Recognizing the earth as a limited source of resources and energy and looking at waste as a potential and not a defeat, are the foundations of the circular economy philosophy.

Product design in particular, as well as business in general, are feeling an increasing pressure on moving from a linear to a circular approach to help reduce our global sustainability pressures (Bocken et al., 2016). Designers, innovators, and decision-makers in businesses, aim to become active actors on the necessary shift from an industry relying on fossil fuels.
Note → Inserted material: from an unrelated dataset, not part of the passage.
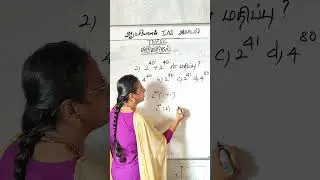 tnpsc - mental Ability Class in tamil | #government #maths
The selling drivers now centered on generate services that profits from the flow of resources over time, continually reuse products, materials and using renewable energy (Bakker, 2019).

To give insights into the current product design and business model strategies able to promote the shift from a linear to a circular economy approach, it is important to do a historical review of the concept of the circular economy.

Key Terms in this Chapter

Waste-Free Design: From the earliest stages of the design process, designers are thinking about solutions and material selection that, rather than being intended for disposal, should maintain their utility and value and flow back into the cycle.

Refill: This phase refers to, when the packaging is collected, not to be delivered to the company that allows the recovery of materials, such as the reintegration of the material in the manufacture of similar products – plastics processing companies. But to be delivered to, for example, a detergent manufacturer, in order to fill the packaging several times and thus extend its use and additional sale of the same product.